«Влюблена. Влюблена, как в десятом классе», – с нотой участия и даже жалости подумала о Васильевой Маргарита. Она опять утомилась и заскучала, пожалев о том, что еще не очень скоро попадет домой, а уже хочется.
Речи закончились, начались журналисты с софитами и камерами, Валеру стали рвать на части и мучить идиотскими вопросами, которых он не выносил, из вежливости пытаясь выдавить что-то связное и кончить дело. Маргарите он сделал знак рукой, прося занять Генриха, и она послушно направилась к немцу.
Тот вежливо оживился, сказал довольно банальный комплимент и, по свойственной ему привычке, сразу перешел к делу:
– Надо выставляться в Берлине и Дрездене, просто необходимо, и всё для этого есть. Уговариваю Валерия Николаевича, а он не соглашается: говорит, нужно работать. Может, вы повлияете, Риточка?
– Не соглашается? Быть такого не может, – рассмеялась Маргарита и взяла Рубера под руку, – просто не верю.
Как отвлекающий от невеселых мыслей объект, Генрих был просто великолепен. Вся сосредоточившись на нем, Маргарита встряхнулась и полностью окунулась в этот ненужный деловой разговор, ища хоть какого-то убежища, паузы, отдыха. Учитывая ее каблук, немец был ниже аж на полголовы и, разговаривая, смотрел снизу вверх – это выглядело забавно.
«Всё понятно, старая лиса Рубер готов заплатить большими персональными выставками в Германии, лишь бы муж плясал под его дудку и писал то, что велят, а не выплескивал на полотно свои фантазии».
– В искусстве, как и во всем остальном, есть рынок, и этот рынок диктует, – озабоченно и печально продолжил Генрих и, прищурившись, обвел картины подробным жестким взглядом. – Всё остальное – роскошь самовыражения и грезы. На них, разумеется, имеет право каждый, но о деньгах и о славе тогда нужно забыть.
Маргарита улыбнулась еще любезнее:
– Конечно, Генрих, я согласна. Но если бы Ван Гог, Матисс, Ренуар и далее по списку думали только о рынке, их работы вряд ли годились бы для вечности, и они уж точно не отыскали бы то, что позволило их талантам развиться и окрепнуть.
– Где Ренуар – и где мы с вами, – неопределенно пожал плечами немец, останавливаясь у какого-то полиптиха, который Маргарита не успела увидеть до церемонии открытия. Это была абстрактная живопись, совершенно не свойственная Валериной кисти, и, глядя одним глазом на круги и полусферы, Маргарита вкрадчиво, но твердо сказала:
– Вы, Генрих, бизнесмен, серьезный человек, а знаете, чем отличается серьезный человек от коммивояжера? Я вам скажу. Серьезный человек безошибочно ставит на произведение искусства, отбраковывая поделки, ремесло и штамп. Потому что поделка обречена…
Она чувствовала, что и сама сейчас изъясняется какими-то штампами и цитатами, но по-другому сказать не умела. Ей казалось, что Рубер ее не слышит, и она уже расстраивалась, не зная, как до него достучаться и тем самым помочь Валере.
Генрих только что не заломил в отчаянии руки и застонал так, что на них оглянулись:
– Дорогая моя, но сейчас время поделок и, если хотите, время штампа – не мне вам это объяснять. На творчество имеют право те, у кого уже есть имя, все остальные на это имя пашут. Если желают, конечно. Сделаем имя – пожалуйста! Но не раньше, таковы правила. Жестоко? Да, возможно, и жестоко. Но иначе – никак. Не получится. У вашего мужа есть шанс, и лет через пять, через семь он сможет диктовать мне условия и писать то, что вздумается. Я в этом уверен.

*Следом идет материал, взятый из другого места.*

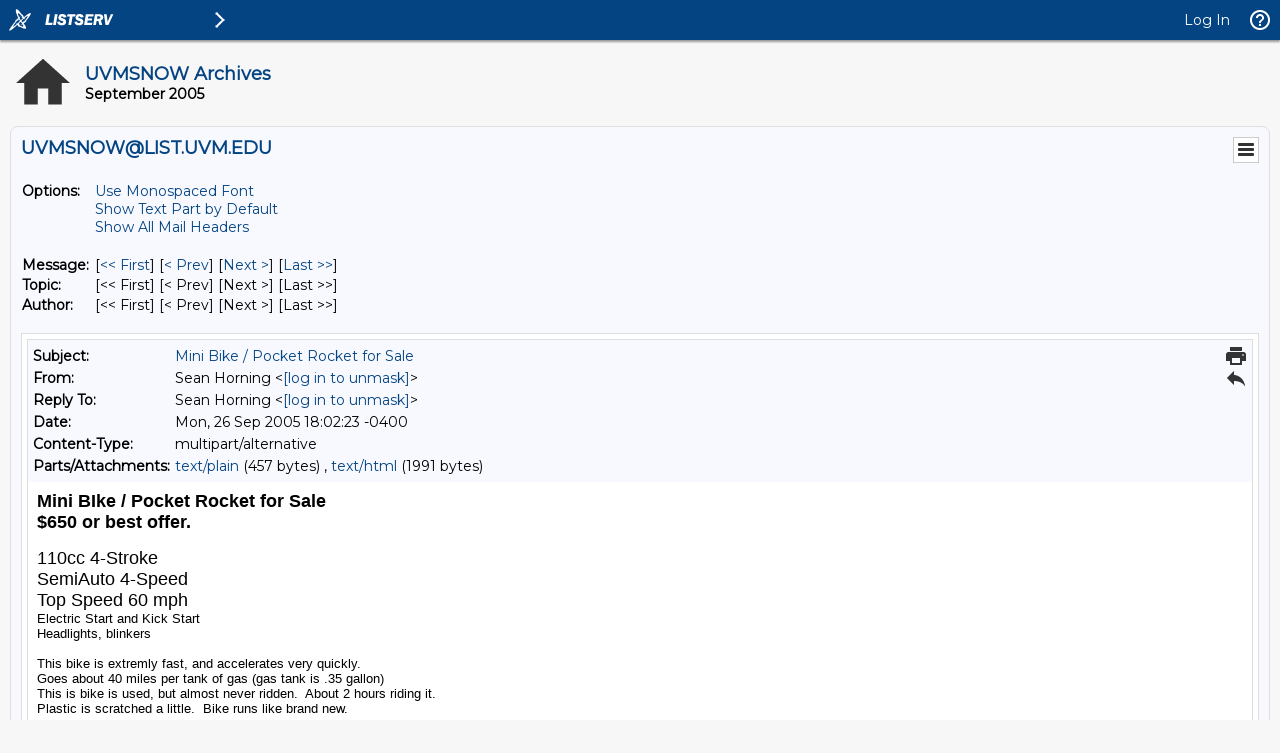

--- FILE ---
content_type: text/html; charset=iso-8859-1
request_url: https://list.uvm.edu/cgi-bin/wa?A3=ind0509&L=UVMSNOW&E=quoted-printable&P=370274&B=------%3D_NextPart_000_0104_01C5C2C4.71F77AF0&T=text%2Fhtml;%20charset=iso-8859-1&pending=
body_size: 2145
content:
<!DOCTYPE HTML PUBLIC "-//W3C//DTD HTML 4.0 Transitional//EN">
<HTML><HEAD>
<META http-equiv=Content-Type content="text/html; charset=iso-8859-1">
<META content="MSHTML 6.00.2600.0" name=GENERATOR>
<STYLE></STYLE>
</HEAD>
<BODY bgColor=#ffffff>
<DIV><FONT face=Arial size=2>
<DIV><FONT face=Arial size=4><STRONG>Mini BIke / Pocket Rocket for Sale 
</STRONG></FONT></DIV>
<DIV><STRONG><FONT face=Arial size=4>$650 or best offer.</FONT></STRONG></DIV>
<DIV><STRONG><FONT face=Arial size=4></FONT></STRONG>&nbsp;</DIV>
<DIV><FONT face=Arial size=4>110cc 4-Stroke</FONT></DIV>
<DIV><FONT face=Arial size=4>SemiAuto 4-Speed</FONT></DIV>
<DIV><FONT face=Arial size=4>Top Speed 60 mph</FONT></DIV>
<DIV><FONT face=Arial>Electric Start and Kick Start</FONT></DIV>
<DIV><FONT face=Arial>Headlights, blinkers</FONT></DIV>
<DIV><FONT face=Arial></FONT>&nbsp;</DIV>
<DIV><FONT face=Arial size=2>
<DIV><FONT face=Arial size=2>This bike is extremly fast, and accelerates very 
quickly.</FONT></DIV>
<DIV><FONT face=Arial size=2>Goes about 40 miles per tank of gas (gas tank is 
.35 gallon)</FONT><FONT face=Arial size=2></FONT></DIV></FONT></DIV>
<DIV><FONT face=Arial size=2>This is bike is used, but almost never 
ridden.&nbsp;&nbsp;About 2 hours riding it. </FONT></DIV>
<DIV><FONT face=Arial size=2>Plastic is scratched a little.&nbsp; Bike runs like 
brand new.&nbsp; </FONT></DIV>
<DIV><FONT face=Arial size=2></FONT>&nbsp;</DIV>
<DIV><FONT face=Arial size=2>Let me know if you are interested.</FONT></DIV>
<DIV><FONT face=Arial size=2></FONT>&nbsp;</DIV>
<DIV><FONT face=Arial size=2>-Sean</FONT></DIV>
<DIV><FONT face=Arial size=2></FONT>&nbsp;</DIV>
<DIV><FONT face=Arial size=2><A 
href="mailto:[log in to unmask]"><a href="/cgi-bin/wa?LOGON=A3%3Dind0509%26L%3DUVMSNOW%26E%3Dquoted-printable%26P%3D370274%26B%3D------%253D_NextPart_000_0104_01C5C2C4.71F77AF0%26T%3Dtext%252Fhtml%3B%2520charset%3Diso-8859-1%26pending%3D" target="_parent" >[log in to unmask]</a></A></FONT></DIV>
<DIV><FONT face=Arial size=2></FONT>&nbsp;</DIV>
<DIV><FONT face=Arial size=2></FONT><FONT face=Arial 
size=2></FONT>&nbsp;</DIV></FONT></DIV></BODY></HTML>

Маргарита разглядывала новые работы мужа вместе с Рубером, глазами Рубера и чувствовала, как пропадает, тускнеет их очарование, буквально на глазах. Генрих в чем-то безусловно прав, только эта его правота не может и не должна ущемлять правоту Валеры, однако она ее, конечно же, ущемляет. Маргарита собралась с силами, чтобы объяснить это упрямому немцу, и вдруг оцепенела: в конце зала, у самого входа, стоял Кириллов и порывисто скользил взглядом по лицам. Как она могла увидеть его среди такого количества людей и на таком расстоянии, было совершенно непонятно, но она его видела.
Воцарилось чуть напряженное молчание. Маргарита забыла о Генрихе, о выставке, она перестала видеть людей и слышать голоса, вся картинка как будто бы задрожала и выключилась – перестало течь время. На несколько длинных тягучих мгновений она застыла как изваяние, и, если бы не Рубер, дело вполне могло кончиться обмороком. Какое-то кратковременное небытие, когда тебя словно бы нет, но вот происходит внешний толчок – и жизнь возвращается.